Water plays an important role in agriculture, health

and combating poverty, therefore it can be deduced

that it is essential for the full enjoyment of the right

to life. Hence, in Agenda 21 of the 1992 United

Nations Conference on Environment and

Development (UNCED), World Water day was

formally proposed. 

In recognition of the importance of peaceful and

sustainable management and use of water resources,

2013 was declared as the International Year of Water

Cooperation (IYWC) with the aim of achieving the

UN’s Millennium Declaration Goal of “halving by the

year 2015, the proportion of people who are unable

to reach, or to afford safe drinking water.”

Similarly, the United Nations General Assembly

declared 2018-2028 as the International Decade for

Action - “Water for Sustainable Development”-

to achieve agreed upon water-related goals and targets. 


World Water Day, observed on the 22nd of March, highlights the need in ensuring equitable access to water, hygiene facilities and sanitation globally. It is important to highlight that the human right to water is essential to the realization of all human rights. This indicates that the provision of water and sanitation services are essential to ensuring poverty reduction, sustainable economic growth and human development. 


According to the United Nations Global Report on Water Resources Development, 3.6 billion people in the world, approximately half of the world's population, live in areas where the population suffer water scarcity, at least once a month annually.


Moreover, due to various factors, including rapid population growth, migration, economic development and transformed consumption patterns, a water crisis is inevitable with the insurmountable stress placed on fresh water sources resulting in a physical scarcity of water and a shortage of safe drinking water. 


Therefore, World Water Day provides the opportunity to raise public awareness on the link between social well-being and environmental health, critical water-related matters and inspire action. 

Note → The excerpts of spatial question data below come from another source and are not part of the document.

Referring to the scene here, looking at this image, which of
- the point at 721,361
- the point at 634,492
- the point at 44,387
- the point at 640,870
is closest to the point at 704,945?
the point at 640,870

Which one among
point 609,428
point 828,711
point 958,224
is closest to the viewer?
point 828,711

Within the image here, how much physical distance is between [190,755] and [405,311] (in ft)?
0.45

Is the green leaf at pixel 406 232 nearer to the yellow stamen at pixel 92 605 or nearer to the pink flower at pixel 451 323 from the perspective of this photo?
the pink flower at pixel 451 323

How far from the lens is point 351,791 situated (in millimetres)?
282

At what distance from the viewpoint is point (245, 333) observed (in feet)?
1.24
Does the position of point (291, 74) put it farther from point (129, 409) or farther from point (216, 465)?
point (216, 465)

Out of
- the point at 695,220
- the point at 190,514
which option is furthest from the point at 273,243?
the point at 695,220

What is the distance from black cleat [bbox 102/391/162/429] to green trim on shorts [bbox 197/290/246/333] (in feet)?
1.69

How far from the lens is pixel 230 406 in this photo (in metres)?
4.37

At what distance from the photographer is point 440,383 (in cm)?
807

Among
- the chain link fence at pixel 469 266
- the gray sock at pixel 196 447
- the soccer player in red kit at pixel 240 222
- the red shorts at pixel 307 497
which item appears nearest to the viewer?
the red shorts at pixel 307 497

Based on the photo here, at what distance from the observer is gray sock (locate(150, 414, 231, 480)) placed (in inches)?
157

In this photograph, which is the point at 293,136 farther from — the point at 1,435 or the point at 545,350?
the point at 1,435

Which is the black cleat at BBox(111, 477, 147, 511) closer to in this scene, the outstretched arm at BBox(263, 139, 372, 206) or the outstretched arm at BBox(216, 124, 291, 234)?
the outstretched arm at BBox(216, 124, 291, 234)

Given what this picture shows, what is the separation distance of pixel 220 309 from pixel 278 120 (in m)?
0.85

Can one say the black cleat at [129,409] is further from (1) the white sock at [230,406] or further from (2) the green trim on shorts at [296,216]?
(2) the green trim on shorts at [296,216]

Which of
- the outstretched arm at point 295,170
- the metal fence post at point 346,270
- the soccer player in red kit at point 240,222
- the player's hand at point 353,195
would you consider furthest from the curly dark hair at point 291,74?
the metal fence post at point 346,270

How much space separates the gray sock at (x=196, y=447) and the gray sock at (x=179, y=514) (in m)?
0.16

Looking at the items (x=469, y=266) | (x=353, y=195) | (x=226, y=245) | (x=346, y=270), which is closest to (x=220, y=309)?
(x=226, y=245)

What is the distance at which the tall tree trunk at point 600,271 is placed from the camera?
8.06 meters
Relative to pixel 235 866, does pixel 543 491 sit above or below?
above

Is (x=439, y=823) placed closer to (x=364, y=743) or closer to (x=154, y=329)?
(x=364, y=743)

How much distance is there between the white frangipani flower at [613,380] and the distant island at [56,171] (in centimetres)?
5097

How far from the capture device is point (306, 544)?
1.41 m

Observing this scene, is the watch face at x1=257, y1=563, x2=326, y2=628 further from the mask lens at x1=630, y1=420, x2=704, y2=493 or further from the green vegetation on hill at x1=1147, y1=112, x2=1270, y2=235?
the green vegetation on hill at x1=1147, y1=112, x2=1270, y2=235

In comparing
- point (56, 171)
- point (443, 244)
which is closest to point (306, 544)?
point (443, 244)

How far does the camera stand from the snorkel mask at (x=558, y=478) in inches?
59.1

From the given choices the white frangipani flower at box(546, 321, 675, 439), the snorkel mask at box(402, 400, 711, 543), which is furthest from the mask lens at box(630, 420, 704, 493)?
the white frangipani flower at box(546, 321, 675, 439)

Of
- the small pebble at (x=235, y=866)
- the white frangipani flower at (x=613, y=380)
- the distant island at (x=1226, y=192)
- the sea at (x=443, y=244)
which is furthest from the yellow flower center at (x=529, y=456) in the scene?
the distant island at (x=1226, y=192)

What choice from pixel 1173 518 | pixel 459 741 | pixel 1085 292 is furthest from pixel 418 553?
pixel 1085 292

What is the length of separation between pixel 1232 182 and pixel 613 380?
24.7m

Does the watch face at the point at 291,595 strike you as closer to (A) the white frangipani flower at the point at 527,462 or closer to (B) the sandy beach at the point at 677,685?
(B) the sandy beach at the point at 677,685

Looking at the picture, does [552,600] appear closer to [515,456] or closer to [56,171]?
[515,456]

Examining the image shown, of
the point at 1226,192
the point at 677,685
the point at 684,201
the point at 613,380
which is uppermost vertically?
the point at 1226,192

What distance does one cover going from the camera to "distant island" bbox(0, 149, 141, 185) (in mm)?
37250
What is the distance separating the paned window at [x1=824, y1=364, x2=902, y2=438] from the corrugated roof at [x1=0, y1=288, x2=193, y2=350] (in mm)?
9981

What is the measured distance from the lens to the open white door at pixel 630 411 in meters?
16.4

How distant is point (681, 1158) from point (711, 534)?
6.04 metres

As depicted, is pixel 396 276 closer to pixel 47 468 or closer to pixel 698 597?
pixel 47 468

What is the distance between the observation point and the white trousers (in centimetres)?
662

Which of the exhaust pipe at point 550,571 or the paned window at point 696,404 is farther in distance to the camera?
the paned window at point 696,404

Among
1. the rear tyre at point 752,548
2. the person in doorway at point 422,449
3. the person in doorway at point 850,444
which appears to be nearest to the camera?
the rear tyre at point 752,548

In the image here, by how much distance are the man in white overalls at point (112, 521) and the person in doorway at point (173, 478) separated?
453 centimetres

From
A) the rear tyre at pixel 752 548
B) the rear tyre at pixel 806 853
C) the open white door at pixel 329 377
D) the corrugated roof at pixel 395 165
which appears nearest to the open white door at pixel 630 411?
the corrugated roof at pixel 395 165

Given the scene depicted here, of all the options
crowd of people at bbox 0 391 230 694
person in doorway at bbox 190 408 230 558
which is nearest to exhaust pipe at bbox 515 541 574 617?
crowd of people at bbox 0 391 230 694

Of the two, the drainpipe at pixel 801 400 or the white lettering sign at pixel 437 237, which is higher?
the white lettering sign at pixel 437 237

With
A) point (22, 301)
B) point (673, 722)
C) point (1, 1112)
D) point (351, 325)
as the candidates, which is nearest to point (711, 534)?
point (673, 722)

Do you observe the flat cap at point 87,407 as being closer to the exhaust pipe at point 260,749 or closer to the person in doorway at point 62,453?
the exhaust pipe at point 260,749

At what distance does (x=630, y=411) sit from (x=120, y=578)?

Within that context, the Geneva Institute for Human Rights highly appreciates the great efforts and initiatives of various humanitarian organizations in providing water and sanitation services in rural areas, such as UNICEF. 


On this day, the Institute stresses on the importance of the active participation of all key parties in national and international society to ensure the better management of water through the implementation of water saving techniques and strategies including drip irrigation and regulated deficit irrigation for regions with limited water resources. 


Furthermore, acknowledging that fundamental human rights including the right to life and the right to health are heavily dependent on the provision of water that meets basic human needs in terms of quality and quantity, the Institute urges states to ensure the reflection of the human right to water in national and international legal obligations and responsibilities. 


Finally, the Geneva Institute for Human Rights appeals to those in charge of managing the Nile Basin, in particular the States of Ethiopia, Sudan and Egypt, to prioritize the sustainable socio-economic development through the equitable utilization of the Nile water resources.